Les sondages eux-mêmes peuvent apporter un certain soulagement aux investisseurs, le dernier en date en France montrant que l'un des deux candidats d'extrême droite pourrait ne pas atteindre le second tour, ce qui signifie que la conservatrice Valérie Pecresse pourrait affronter le président sortant Emmanuel Macron à la place.

Mais le plus grand changement cette fois-ci est que les politiciens d'extrême droite ont dans l'ensemble atténué l'euroscepticisme, note Valle de Generali Investments Partners, qui est "surpondéré" en obligations italiennes et qui voit dans tout repli une occasion d'augmenter les allocations.
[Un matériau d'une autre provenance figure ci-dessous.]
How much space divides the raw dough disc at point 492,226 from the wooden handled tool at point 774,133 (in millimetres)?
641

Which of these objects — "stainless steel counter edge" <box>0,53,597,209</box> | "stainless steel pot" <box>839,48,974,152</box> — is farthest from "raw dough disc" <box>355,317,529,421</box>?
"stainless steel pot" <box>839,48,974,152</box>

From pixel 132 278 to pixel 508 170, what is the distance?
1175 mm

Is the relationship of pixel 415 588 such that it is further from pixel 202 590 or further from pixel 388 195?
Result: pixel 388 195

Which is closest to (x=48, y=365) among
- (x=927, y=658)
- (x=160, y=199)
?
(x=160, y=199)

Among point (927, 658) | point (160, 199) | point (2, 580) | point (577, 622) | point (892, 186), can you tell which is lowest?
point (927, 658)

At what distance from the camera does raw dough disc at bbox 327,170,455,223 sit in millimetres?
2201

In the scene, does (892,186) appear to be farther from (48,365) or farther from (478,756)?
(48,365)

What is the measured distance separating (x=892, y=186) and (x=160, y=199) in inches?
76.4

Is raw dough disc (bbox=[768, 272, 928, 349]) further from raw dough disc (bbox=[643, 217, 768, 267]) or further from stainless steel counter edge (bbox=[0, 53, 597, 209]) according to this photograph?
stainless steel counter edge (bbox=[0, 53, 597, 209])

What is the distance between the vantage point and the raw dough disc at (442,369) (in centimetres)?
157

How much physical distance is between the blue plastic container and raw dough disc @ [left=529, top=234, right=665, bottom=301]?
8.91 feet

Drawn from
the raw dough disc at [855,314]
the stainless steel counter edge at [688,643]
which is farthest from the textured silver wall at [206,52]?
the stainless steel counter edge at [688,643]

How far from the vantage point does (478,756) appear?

La création du Fonds de relance de l'Union européenne en particulier est considérée comme un tournant pour l'UE, permettant des emprunts communs à une échelle impensable lors des crises précédentes.

La pandémie a également aidé l'Allemagne à accepter la nécessité d'augmenter les dépenses et d'emprunter conjointement ; un nouveau gouvernement dirigé par les sociaux-démocrates a signalé son ouverture à la réforme des règles de dépenses de la zone euro, qui sont actuellement suspendues.

L'Italie, où le leader d'extrême droite Matteo Salvini a qualifié les investisseurs obligataires de "seigneurs du spread", est le principal bénéficiaire du fonds et de la décision de l'UE de suspendre les règles relatives à la dette.

Elle recevra jusqu'à 205 milliards d'euros du fonds par le biais de prêts et de subventions, ce que Khanna, d'UBS, a décrit comme un "cadeau de bienvenue" pour tout nouveau dirigeant italien et une puissante incitation à rester en bons termes avec le bloc.

"Ils ne peuvent pas s'en détourner", a-t-il ajouté.